* begin AVAILABLE RECORDS *

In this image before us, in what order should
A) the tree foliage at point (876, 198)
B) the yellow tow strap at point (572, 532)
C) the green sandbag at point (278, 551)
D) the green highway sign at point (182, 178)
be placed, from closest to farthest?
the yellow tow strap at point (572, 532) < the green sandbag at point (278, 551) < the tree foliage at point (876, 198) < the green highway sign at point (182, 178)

* end AVAILABLE RECORDS *
* begin AVAILABLE RECORDS *

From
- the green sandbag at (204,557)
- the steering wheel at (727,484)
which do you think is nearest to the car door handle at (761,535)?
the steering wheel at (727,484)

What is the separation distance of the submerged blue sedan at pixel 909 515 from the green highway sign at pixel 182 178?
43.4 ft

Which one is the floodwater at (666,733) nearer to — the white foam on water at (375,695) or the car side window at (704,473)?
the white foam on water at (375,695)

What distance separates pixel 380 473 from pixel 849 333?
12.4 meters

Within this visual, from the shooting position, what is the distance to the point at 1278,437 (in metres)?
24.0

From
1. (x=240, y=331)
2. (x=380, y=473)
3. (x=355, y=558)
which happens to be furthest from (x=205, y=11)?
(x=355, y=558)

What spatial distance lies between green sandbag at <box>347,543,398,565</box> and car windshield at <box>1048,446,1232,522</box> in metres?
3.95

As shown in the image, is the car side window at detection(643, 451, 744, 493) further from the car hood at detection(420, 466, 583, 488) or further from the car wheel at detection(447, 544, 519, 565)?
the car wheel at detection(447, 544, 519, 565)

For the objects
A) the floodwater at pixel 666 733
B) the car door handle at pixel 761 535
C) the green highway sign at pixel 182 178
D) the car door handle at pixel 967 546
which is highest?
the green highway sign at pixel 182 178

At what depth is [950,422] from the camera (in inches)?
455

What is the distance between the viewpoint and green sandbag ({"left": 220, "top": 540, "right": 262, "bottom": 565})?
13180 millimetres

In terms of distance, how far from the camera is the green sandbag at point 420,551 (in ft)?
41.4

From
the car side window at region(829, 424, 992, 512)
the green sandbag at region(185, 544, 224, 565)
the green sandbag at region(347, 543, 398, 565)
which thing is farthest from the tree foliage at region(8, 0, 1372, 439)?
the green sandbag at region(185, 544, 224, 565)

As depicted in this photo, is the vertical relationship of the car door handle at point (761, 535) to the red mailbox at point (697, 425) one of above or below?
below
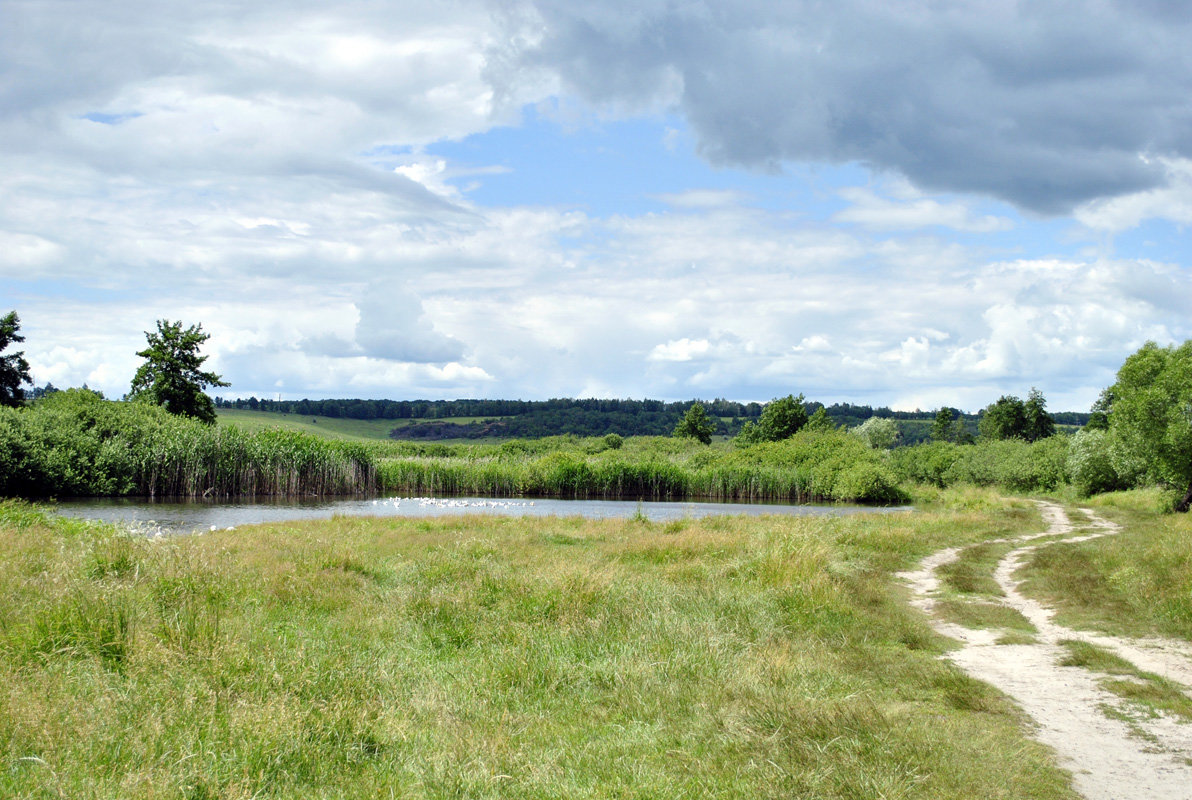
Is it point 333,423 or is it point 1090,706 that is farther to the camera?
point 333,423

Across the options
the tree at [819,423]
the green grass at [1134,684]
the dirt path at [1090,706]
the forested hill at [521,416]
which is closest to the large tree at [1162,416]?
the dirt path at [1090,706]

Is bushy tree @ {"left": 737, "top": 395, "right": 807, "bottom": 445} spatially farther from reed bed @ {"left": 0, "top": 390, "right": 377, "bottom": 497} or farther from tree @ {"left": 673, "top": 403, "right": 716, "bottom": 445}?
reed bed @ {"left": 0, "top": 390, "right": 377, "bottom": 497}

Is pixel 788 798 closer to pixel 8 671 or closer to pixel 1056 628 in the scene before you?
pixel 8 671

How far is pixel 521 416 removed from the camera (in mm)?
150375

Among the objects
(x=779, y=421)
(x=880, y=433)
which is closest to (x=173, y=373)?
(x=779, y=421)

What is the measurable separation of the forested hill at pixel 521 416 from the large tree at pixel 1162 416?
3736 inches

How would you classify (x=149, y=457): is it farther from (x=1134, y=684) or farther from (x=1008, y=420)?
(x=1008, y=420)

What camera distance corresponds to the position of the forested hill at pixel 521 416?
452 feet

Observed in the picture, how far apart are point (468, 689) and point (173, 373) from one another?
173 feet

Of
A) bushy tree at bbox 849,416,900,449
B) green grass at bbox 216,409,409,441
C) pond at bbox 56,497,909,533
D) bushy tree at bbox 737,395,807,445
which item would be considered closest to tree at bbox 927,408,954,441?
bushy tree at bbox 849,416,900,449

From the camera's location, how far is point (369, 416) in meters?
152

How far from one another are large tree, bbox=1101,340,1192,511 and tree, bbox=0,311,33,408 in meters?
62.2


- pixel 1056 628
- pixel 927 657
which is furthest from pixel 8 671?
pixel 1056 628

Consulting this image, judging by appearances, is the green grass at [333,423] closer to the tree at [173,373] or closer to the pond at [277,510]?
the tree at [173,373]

* end AVAILABLE RECORDS *

### TASK GOAL
Rewrite the stretch of the listing from the line containing "In this image before us, in what order should" through the line containing "be placed, from closest to farthest?" as a Markdown table with the columns Row and Line, numbering each line and leaving out blank lines.

### TASK ANSWER
| Row | Line |
|---|---|
| 1 | In this image before us, in what order should |
| 2 | A) the tree foliage at point (876, 198) |
| 3 | B) the yellow tow strap at point (572, 532) |
| 4 | C) the green sandbag at point (278, 551) |
| 5 | D) the green highway sign at point (182, 178) |
| 6 | be placed, from closest to farthest? |